Search code examples
pythonpython-3.xconfluenceconfluence-rest-apiatlassian-python-api

Get page id of a confluence page from its public url


How to get a Confluence page_id given a page_url. For Eg:

If this is the Display URL: https://confluence.som.yale.edu/display/SC/Finding+the+Page+ID+of+a+Confluence+Page

I want to get its page_id using Confluence REST API

More details here


Solution

  • Do you use atlassian-python-api?

    In that case you can parse your url to get the confluence space (SC) and page title (Finding the Page ID of a Confluence Page) then use confluence.get_page_id(space, title).

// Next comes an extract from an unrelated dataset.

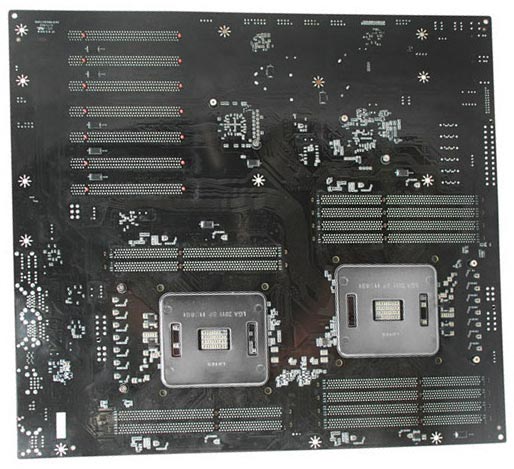   EVGA Classified SR-X    Socket LGA2011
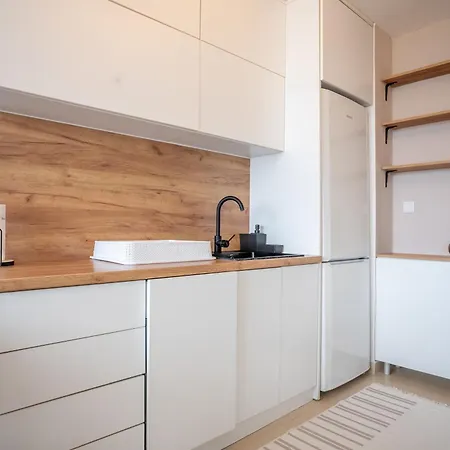 Skyline סראייבו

    from atlassian import Confluence
    
    page_url = "https://confluence.som.yale.edu/display/SC/Finding+the+Page+ID+of+a+Confluence+Page"
    
    confluence = Confluence(
            url='https://confluence.som.yale.edu/',
            username=user,
            password=pwd)
            
    space, title = page_url.split("/")[-2:]
    title = title.replace("+", " ")
    
    page_id = confluence.get_page_id(space, title)
    

    Note that when your title contains a special character (+ or ü, ä...) your page url will already contain the id like this: https://confluence.som.yale.edu/pages/viewpage.action?pageId=1234567890 so you might want to check for it first.

    EDIT: here a version of what your function could look like:

    from atlassian import Confluence
    import re
    import urllib
    
    # regex pattern to match pageId if already in url
    page_id_in_url_pattern = re.compile(r"\?pageId=(\d+)")
    
    def get_page_id_from_url(confluence, url):
        page_url = urllib.parse.unquote(url) #unquoting url to deal with special characters like '%'
        space, title = page_url.split("/")[-2:]
    
        if re.search(page_id_in_url_pattern, title):
            return re.search(page_id_in_url_pattern, title).group(1)
        
        else:
            title = title.replace("+", " ")
            return confluence.get_page_id(space, title)
    
    
    
    if __name__ == "__main__":
        from getpass import getpass
        user = input('Login: ')
        pwd = getpass('Password: ')
    
        page_url = "https://confluence.som.yale.edu/display/SC/Finding+the+Page+ID+of+a+Confluence+Page"
    
        confluence = Confluence(
                url='https://confluence.som.yale.edu/',
                username=user,
                password=pwd)
    
        print(get_page_id_from_url(confluence, page_url))